• Entretien: Vincent Garenq - L'Enquête

    Par Michel Decoux-Derycke - Vincent Garenq est un réalisateur et scénariste français. Il débute dans le cinéma avec le court métrage "Une vie à deux" en 1992. C'est en 2008 qu'il réalise "Comme les autres", son premier long métrage. Suivra trois ans plus tard "Présumé coupable", film avec lequel le Prix Claude Chabrol au Festival du Film Policier de Beaune.
    Je l'ai rencontré à Bruxelles où il était venu présenter "L'Enquête". Entretien avec un homme aussi sympathique qu'intéressant.

    Pourquoi ce film ?

    Parce que je voulais faire un film sur la finance. J'ai lu plein de bouquins sur la finance et c'est un peu comme Les Cahiers du Cinéma, on lit et à la fin, on s'aperçoit qu'on n'a rien retenu de ce qu'on a lu.
    A un moment, je suis tombé sur le livre de Denis Robert. J'ai vu un personnage particulier, singulier, qui s'aventure dans une enquête sur une institution financière qui assure les échanges entre toutes les banques. Après, j'ai découvert son univers. Les livres qu'il a écrit sur Clearstream, les affaires politiques. Ce n'est pas un journaliste comme les autres. Qui dit plus les choses sans peur des procès. Il est monté en puissance en s'attaquant à la finance. Et là, il en a pris plein la gueule. Des procès, des procès, encore des procès. En plus, son histoire est venue se mélanger à celle du juge Van Ruymbeke, une figure emblématique de la justice en France. Un juge populaire, qui est toujours sur des histoires compliquées, sur la politique, contre le pouvoir. C'est aussi un personnage très aimé des Français. Leurs routes vont se croiser pour finir en bouquet final avec l'affaire Clearstream 2, plus connue. Ce scandale politique où on soupçonne Dominique de Villepin d'utiliser des listings falsifiés pour démolir son rival Nicolas Sarkozy.
    Tout cela faisait une histoire un peu thriller, haletante et aussi cela parle de notre époque, de l'opacité financière, de l'impossibilité pour les juges d'enquêter quand ils se heurtent au secret défense.

    Vincent Garenq

    Un documentaire n'aurait-il pas été plus indiqué ?

    Moi, je suis un réalisateur de films, je fais de la fiction.
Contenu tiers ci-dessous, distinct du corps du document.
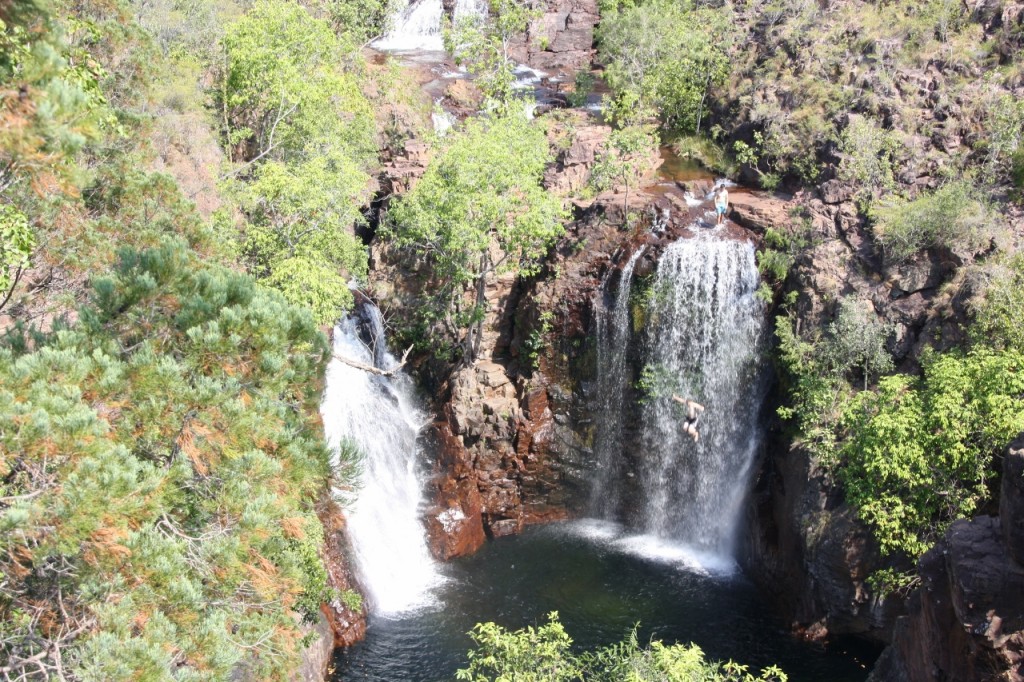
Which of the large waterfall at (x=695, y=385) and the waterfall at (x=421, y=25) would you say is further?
the waterfall at (x=421, y=25)

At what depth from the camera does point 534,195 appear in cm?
2502

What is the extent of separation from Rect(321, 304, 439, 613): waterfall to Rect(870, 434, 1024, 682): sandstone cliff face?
13019 mm

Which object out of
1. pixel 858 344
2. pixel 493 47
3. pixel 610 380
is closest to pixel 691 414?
pixel 610 380

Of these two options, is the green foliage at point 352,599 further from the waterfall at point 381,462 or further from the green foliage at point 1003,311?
the green foliage at point 1003,311

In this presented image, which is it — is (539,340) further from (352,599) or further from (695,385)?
(352,599)

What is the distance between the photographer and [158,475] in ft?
27.3

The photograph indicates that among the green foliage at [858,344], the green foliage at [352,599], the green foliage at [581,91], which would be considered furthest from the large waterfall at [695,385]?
the green foliage at [581,91]

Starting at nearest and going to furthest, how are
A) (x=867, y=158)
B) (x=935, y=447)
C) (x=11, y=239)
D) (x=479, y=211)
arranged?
(x=11, y=239) → (x=935, y=447) → (x=867, y=158) → (x=479, y=211)

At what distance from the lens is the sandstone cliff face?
13.1 m

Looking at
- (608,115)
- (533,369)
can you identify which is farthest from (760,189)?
(533,369)

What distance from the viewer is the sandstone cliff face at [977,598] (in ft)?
43.0

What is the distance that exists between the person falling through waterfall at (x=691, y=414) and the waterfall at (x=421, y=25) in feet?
102

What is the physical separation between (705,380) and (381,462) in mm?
10709

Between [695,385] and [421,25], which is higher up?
[421,25]
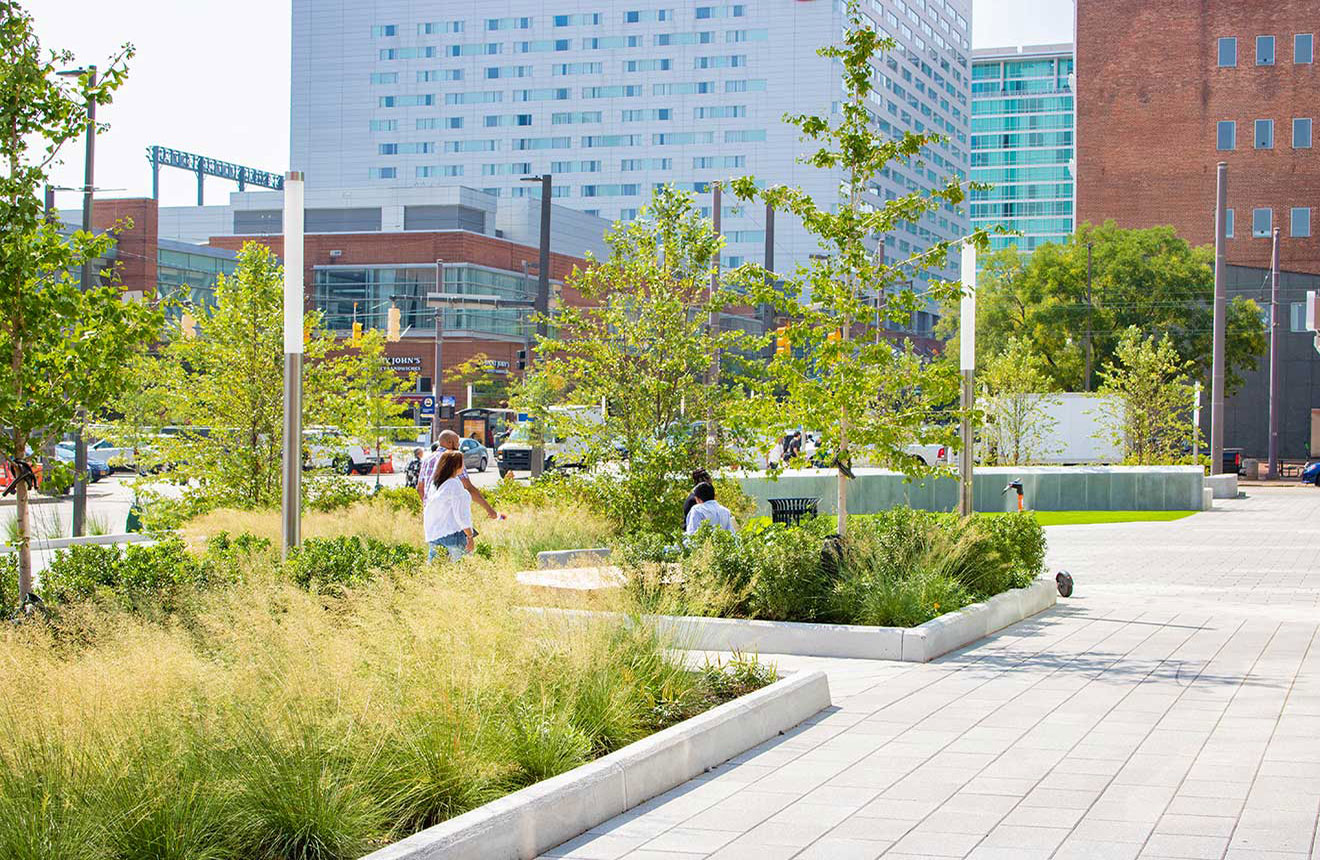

Je n'ai pas envie de faire du documentaire. Par contre, il y a une démarche documentaire dans mes films. J'aime raconter des histoires pré-existantes. Cela permet d'écrire des scénarios plus originaux. Je n'aime pas les scénarios de scénaristes, un peu convenus.

    Vous avez écrit le scénario avec Denis Robert ?

    Denis, quand je l'ai rencontré, il était rincé. Il était fatigué de tout ça. Cela faisait dix ans qu'il parlait de ces histoires. Il a écrit trois livres, une BD en quatre tomes, il a fait des documentaires. Il n'avait plus envie d'écrire une ligne là-dessus. Par contre, il était consultant. Quand j'avais un souci, je l'appelais. Il m'a aiguillé, il m'a fait rencontrer des gens. Mais c'est resté quelque chose de lointain. Il m'a laissé une liberté totale.

    Comment s'est fait le casting ?

    Gilles Lellouche, j'y ai pensé en écrivant. Charles Berling, il y avait une évidence physique. Il y a une véracité dans le casting même si on n'est pas dans l'imitation, ni dans la copie. On s'est inspiré du réel. Laurent Capelluto, qui joue Lahoud, a remporté le casting haut la main alors qu'il y avait, en face de lui, plein d'acteurs libanais. Eric Naggar, qui joue Gergorin, c'était une évidence.

    Que diriez-vous aux lecteurs de 6néma pour qu'ils aillent voir le film ?

    L'histoire de Clearstream, c'est beaucoup plus important que celle de Sarkozy et de Villepin. C'est l'histoire d'un journaliste qui a enquêté sur la finance et qui s'est heurté à d'énormes difficultés. Parce que nous sommes dans un monde où la finance est opaque et nous sommes désarmés devant cela. C'est le vrai sujet du film. C'est l'histoire des difficultés d'un juge d'instruction aujourd'hui en France, pour enquêter dans des histoires de corruption. Cela parle du monde actuel, de notre époque. Il faut se réveiller, bousculer les hommes politiques pour que les choses changent. Parce que sinon, on va se laisser vraiment bouffer par la finance.